■ SELECTION
↓

CEM-I (Ref) is only the best answer among the investigated concrete mixtures when the focus is on the economic aspect, with the environmental aspect receiving the least preference (30%). Furthermore, if technical performance (TEC < 1%) is not critical for a certain project, Mix 1 may be more environmentally and economically preferable.

Conclusions

All analysed geopolymer concrete mixtures showed a lower ECI than the reference OPC concrete mixture indicating an environmental impact reduction potential due to replacing the CEM-I binder with a geopolymer binder. From the environmental perspective, following the ECI, concrete mixture 6 with a combination of K-silicate and Na-silicate solutions shows the highest reduction potential. Furthermore, the concrete mixture 5 using Na-silicate and NaOH was identified as the concrete mixture with the second highest environmental impact reduction potential. A higher early or late age strength depended on the composition of concrete mixtures. The mixtures exhibiting higher strengths inherently contained higher amounts of MK and stronger alkaline solution, thus increasing the ECI. However, their ECI value was still lower than the reference CEM-I. Furthermore, the results of this case study indicate that environmental, technical and economic parameters need to be added to the final assessment to reach towards holistic, sustainable solution or selection of recipes. The weighting scheme is not necessarily based on natural sciences but will inherently depend on economics, environmental and technical preferences for different applications and specific projects. Therefore, SSAT can assist decision-makers in concrete industries select the best recipe for reaching sustainability goals. This paper included an example based on AHP; however, this approach can be used for similar cases of industrial applications.

↑

■ GIVEN PROBLEM 1
Can you switch "Mix 1" to "Mix 2" and write out the concrete passage from "CEM-I (Ref) is" to "and economically preferable."?
■ GIVEN PROBLEM 2
In the concrete passage, which concrete mixture shows the highest environmental impact reduction potential according to the ECI?
■ GIVEN PROBLEM 3
Do these statements agree with the concrete passage? Answer yes or no for each and quote the words that decide it.
(a) The mixtures with higher strengths had ECI values above that of the reference CEM-I.
(b) Concrete mixture 5 used Na-silicate and NaOH.
(c) The weighting scheme is based on natural sciences.

■ PROVIDED MATERIAL
↓

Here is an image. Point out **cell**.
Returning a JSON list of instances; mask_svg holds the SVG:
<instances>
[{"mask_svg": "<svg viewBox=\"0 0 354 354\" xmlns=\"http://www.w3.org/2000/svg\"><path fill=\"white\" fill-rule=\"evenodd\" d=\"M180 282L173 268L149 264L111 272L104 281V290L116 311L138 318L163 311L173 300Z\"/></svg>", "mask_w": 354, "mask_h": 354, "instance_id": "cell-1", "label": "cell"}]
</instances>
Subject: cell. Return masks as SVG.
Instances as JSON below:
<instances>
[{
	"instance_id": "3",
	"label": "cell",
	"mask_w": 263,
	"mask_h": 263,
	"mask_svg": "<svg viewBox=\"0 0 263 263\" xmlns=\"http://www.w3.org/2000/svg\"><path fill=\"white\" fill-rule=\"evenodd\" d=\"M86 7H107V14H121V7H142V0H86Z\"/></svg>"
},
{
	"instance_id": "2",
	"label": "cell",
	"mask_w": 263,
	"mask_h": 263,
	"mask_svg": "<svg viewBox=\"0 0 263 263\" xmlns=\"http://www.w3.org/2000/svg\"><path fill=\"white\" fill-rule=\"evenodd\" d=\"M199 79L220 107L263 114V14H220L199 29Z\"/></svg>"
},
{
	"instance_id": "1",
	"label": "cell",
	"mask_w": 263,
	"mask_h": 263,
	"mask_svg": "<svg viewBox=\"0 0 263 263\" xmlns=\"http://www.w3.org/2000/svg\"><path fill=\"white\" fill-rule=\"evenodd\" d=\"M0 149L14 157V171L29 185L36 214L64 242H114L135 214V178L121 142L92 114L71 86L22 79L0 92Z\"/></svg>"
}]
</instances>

↑

■ COMPLETE OUTPUT 1
CEM-I (Ref) is only the best answer among the investigated concrete mixtures when the focus is on the economic aspect, with the environmental aspect receiving the least preference (30%). Furthermore, if technical performance (TEC < 1%) is not critical for a certain project, Mix 2 may be more environmentally and economically preferable.

■ COMPLETE OUTPUT 2
Concrete mixture 6, which combines K-silicate and Na-silicate solutions.

■ COMPLETE OUTPUT 3
(a) No: "However, their ECI value was still lower than the reference CEM-I."
(b) Yes: "the concrete mixture 5 using Na-silicate and NaOH"
(c) No: "The weighting scheme is not necessarily based on natural sciences"